UIT TE VOEREN OPDRACHT: Schrijf een vervolg op de column over het kerkje in Asselt, te beginnen na de laatste zin van het paginafragment.

PAGINAFRAGMENT:
============================================================

Column van Ans van der Linden

BÉBÉ                              Ans van der Linden

Het kleine Sint-Dionysiuskerkje in Asselt lag er mooi bij in de late herfstzon. Hier en daar bloeide nog een enkele roos. We beklommen de trappen, zoals wel vaker. In dit kerkje vierden mijn grootouders bijna zestig jaar geleden hun gouden huwelijk. Na de mis stond de hele familie op deze treden te poseren voor de foto. Een geweldig tijdbeeld in zwart-wit: al die suikerspinkapsels van de dames. Alleen de roze kleur ontbrak eraan.

============================================================

OVERZICHT VAN GEGEVENS:
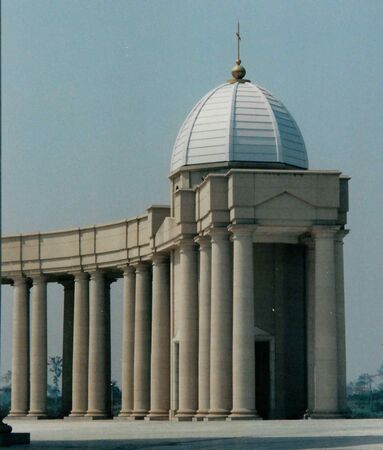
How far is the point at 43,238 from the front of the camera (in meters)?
101

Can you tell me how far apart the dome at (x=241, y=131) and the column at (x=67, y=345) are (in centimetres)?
2552

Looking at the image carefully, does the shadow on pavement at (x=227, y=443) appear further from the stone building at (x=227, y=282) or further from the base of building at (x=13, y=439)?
the stone building at (x=227, y=282)

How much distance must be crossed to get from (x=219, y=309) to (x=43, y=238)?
102 ft

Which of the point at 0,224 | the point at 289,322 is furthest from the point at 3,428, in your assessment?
the point at 289,322

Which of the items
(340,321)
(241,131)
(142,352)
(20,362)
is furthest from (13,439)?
(20,362)

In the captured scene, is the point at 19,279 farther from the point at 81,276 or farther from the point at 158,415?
the point at 158,415

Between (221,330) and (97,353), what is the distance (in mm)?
23647

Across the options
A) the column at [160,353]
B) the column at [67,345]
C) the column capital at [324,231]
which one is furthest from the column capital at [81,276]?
the column capital at [324,231]

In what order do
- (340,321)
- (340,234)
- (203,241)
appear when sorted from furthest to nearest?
(203,241), (340,234), (340,321)

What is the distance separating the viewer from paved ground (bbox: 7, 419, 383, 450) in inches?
1797

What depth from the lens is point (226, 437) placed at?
5134cm

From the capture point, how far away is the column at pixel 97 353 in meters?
95.1

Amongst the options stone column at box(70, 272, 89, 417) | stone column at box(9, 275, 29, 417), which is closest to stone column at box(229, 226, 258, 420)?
stone column at box(70, 272, 89, 417)

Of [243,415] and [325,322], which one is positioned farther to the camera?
[325,322]
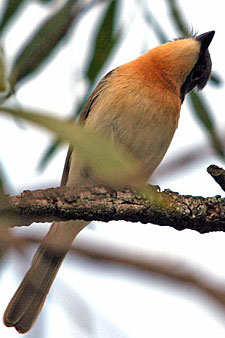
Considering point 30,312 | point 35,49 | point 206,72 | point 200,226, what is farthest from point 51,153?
point 206,72

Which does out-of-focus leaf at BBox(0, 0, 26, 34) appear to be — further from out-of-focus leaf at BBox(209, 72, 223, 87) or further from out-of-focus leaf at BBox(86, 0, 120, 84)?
out-of-focus leaf at BBox(209, 72, 223, 87)

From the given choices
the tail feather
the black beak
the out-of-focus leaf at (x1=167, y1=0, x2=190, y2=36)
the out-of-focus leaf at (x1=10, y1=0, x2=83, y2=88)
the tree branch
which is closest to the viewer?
the out-of-focus leaf at (x1=10, y1=0, x2=83, y2=88)

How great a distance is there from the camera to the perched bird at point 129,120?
3.10m

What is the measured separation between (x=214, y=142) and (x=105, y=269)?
43 cm

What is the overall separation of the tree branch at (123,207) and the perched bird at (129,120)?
0.78 m

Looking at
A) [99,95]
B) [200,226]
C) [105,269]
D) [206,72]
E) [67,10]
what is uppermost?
[206,72]

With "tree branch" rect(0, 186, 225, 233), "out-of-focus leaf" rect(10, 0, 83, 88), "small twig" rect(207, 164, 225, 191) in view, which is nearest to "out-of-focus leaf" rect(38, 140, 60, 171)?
"tree branch" rect(0, 186, 225, 233)

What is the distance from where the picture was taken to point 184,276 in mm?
699

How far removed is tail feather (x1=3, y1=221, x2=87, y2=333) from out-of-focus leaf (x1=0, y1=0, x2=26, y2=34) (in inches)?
42.1

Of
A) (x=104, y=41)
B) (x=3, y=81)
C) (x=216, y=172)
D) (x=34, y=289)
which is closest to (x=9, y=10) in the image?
(x=104, y=41)

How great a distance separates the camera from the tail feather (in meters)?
2.89

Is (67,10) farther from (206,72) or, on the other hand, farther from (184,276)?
(206,72)

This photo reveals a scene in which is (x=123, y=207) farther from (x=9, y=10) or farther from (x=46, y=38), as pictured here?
(x=9, y=10)

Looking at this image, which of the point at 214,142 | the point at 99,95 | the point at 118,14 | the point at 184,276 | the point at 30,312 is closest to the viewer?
the point at 184,276
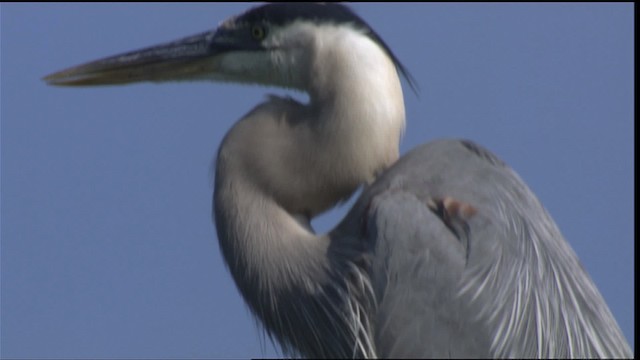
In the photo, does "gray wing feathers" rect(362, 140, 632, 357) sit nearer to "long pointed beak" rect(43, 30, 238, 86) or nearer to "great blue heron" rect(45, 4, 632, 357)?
"great blue heron" rect(45, 4, 632, 357)

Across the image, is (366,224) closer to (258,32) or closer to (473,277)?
(473,277)

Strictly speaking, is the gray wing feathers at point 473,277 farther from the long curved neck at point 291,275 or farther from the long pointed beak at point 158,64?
the long pointed beak at point 158,64

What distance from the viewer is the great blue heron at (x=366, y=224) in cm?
438

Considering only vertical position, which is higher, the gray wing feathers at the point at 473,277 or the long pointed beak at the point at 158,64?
the long pointed beak at the point at 158,64

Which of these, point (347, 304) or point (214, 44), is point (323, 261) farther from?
point (214, 44)

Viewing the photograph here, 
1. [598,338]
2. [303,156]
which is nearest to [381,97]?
[303,156]

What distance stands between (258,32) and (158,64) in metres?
0.40

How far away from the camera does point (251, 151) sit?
15.7ft

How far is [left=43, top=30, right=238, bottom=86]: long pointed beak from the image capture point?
505 cm

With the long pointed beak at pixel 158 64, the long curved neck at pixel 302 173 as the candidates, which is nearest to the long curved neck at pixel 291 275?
the long curved neck at pixel 302 173

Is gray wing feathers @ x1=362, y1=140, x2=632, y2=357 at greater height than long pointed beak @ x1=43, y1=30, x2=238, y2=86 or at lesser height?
lesser

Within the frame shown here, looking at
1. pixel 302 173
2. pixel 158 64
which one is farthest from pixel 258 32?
pixel 302 173

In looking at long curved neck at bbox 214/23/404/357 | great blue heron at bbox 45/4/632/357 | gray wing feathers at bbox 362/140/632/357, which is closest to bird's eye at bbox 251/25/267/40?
great blue heron at bbox 45/4/632/357

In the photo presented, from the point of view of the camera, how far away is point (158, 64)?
515 cm
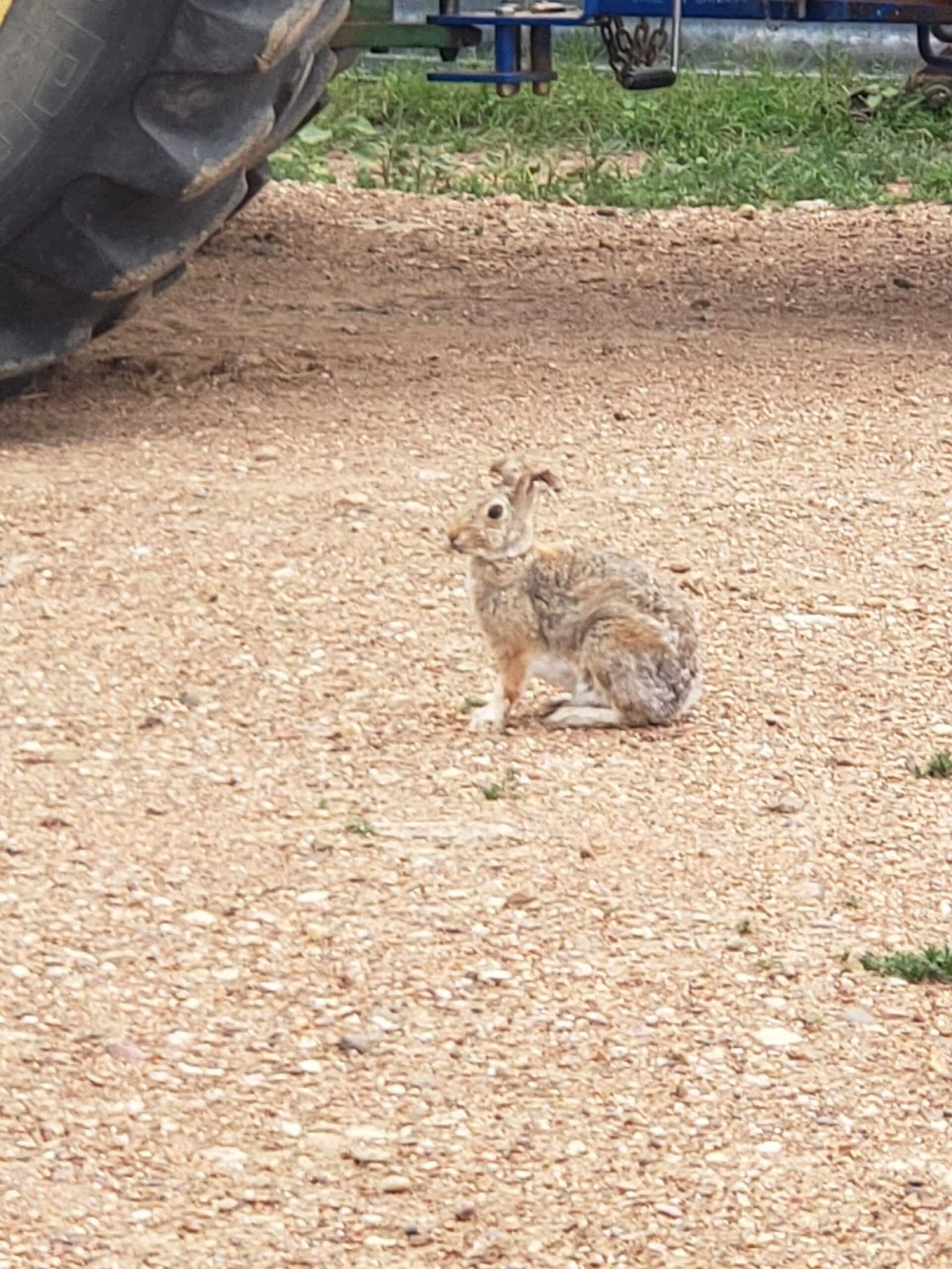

============================================================

ANTWOORD OP OEFENING:
Over een smal pad met zacht knerpende kiezelsteentjes maakten we een rondje om de kerk. Af en toe stonden we stil om een inscriptie op een grafsteen te lezen. ‘Allemaal voorbije levens,’ zei mijn man peinzend. Maar ik liep alweer door en was bijna rond toen ik plotseling stilstond. Tegen de muur van de grote toren zag ik een grafmonument met een familiewapen. Op het graf lag een reusachtige deksteen met namen. Nooit eerder gezien. Wie mocht hier wel niet begraven zijn? Om dat te kunnen lezen moest ik (heel oneerbiedig) een voet op de deksteen zetten. Ach, dit was het graf van Herman graaf Wolff Metternich. Die naam kende ik wel, de familie woonde op kasteel Hillenraad in Swalmen, het geboortedorp van mijn ouders. Vroeger mocht de jeugd in winterdag schaatsen op de slotgracht en als jonge knul won mijn vader ooit een schaatswedstrijd. De prijs was een reep chocolade, die kreeg hij van de gravin. De deksteen vermeldde ook haar naam: Amélie gravin Schall Riaucour.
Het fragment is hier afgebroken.